* EXTRACTED MATERIAL *
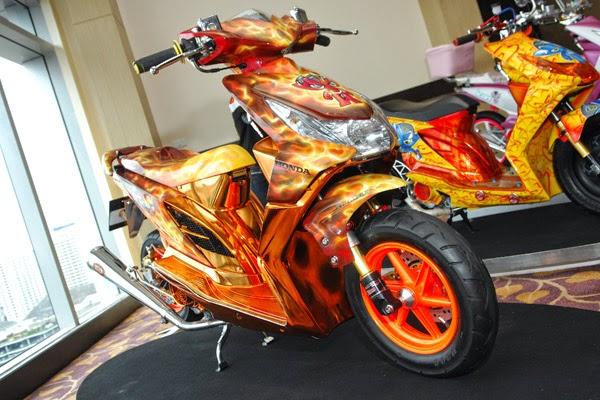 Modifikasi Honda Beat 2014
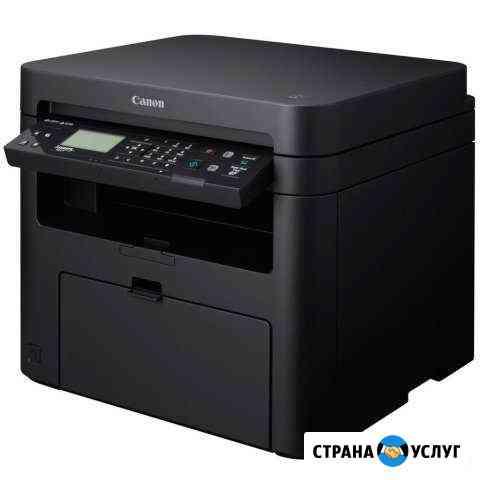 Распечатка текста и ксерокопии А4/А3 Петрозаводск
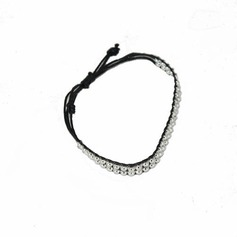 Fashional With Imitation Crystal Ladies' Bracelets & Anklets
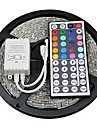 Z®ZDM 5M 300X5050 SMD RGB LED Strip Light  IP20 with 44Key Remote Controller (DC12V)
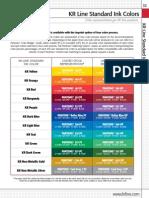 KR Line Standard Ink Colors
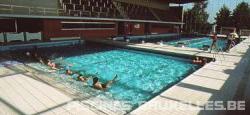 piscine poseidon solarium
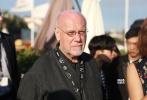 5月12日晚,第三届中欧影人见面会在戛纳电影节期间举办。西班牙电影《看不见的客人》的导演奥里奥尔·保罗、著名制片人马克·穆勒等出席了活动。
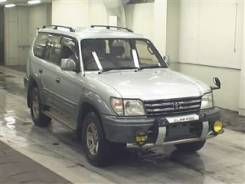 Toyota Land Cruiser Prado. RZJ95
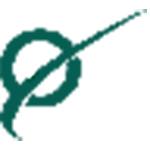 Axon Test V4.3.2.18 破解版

...

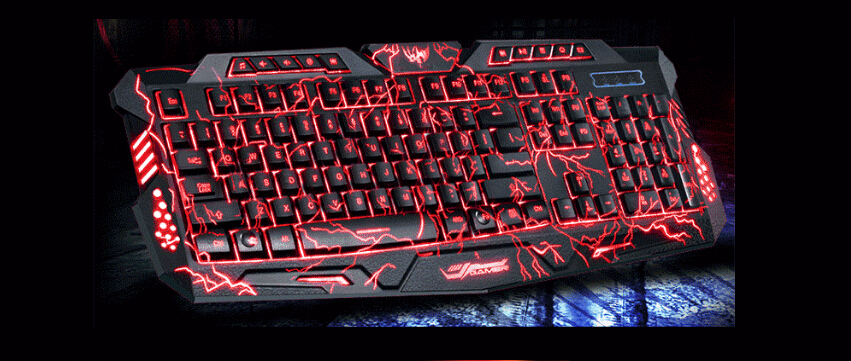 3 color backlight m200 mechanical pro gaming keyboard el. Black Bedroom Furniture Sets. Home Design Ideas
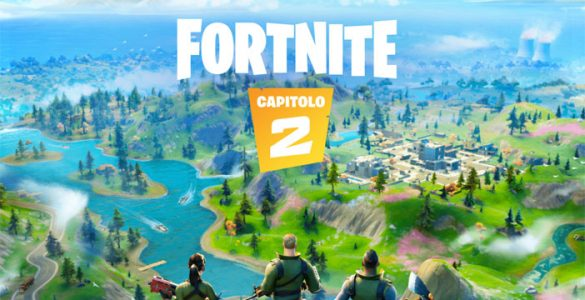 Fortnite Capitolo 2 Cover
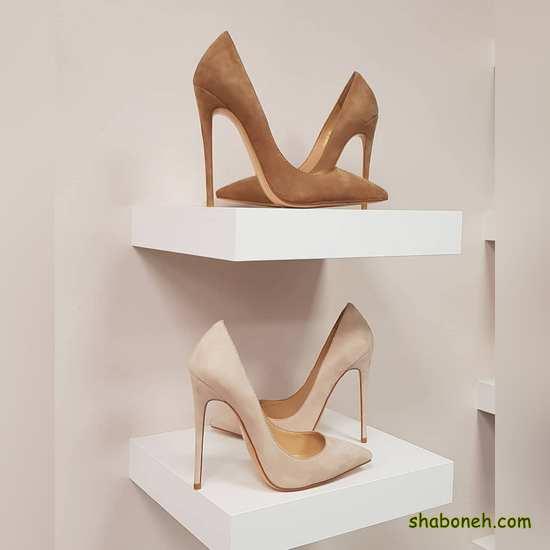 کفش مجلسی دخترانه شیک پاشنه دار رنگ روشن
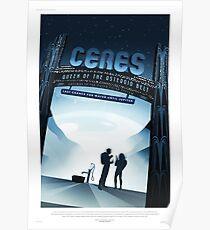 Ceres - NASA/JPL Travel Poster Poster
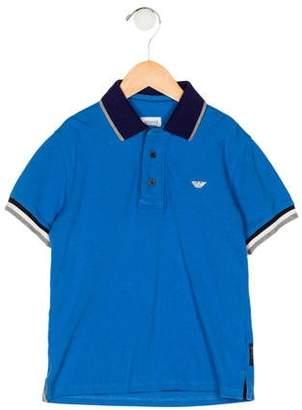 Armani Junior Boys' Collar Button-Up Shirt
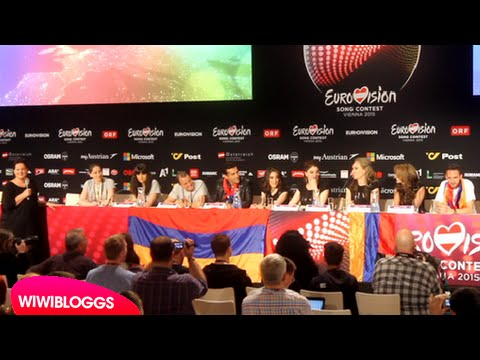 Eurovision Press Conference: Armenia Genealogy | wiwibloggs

* AIM OF THE EXERCISE *
In the data above, the stretch from the line with "Распечатка текста и" through the line with "piscine poseidon solarium" is to be returned exactly, minus any pictures.

* SOLVED EXERCISE *
 Распечатка текста и ксерокопии А4/А3 Петрозаводск
 Fashional With Imitation Crystal Ladies' Bracelets & Anklets
 Z®ZDM 5M 300X5050 SMD RGB LED Strip Light  IP20 with 44Key Remote Controller (DC12V)
 KR Line Standard Ink Colors
 piscine poseidon solarium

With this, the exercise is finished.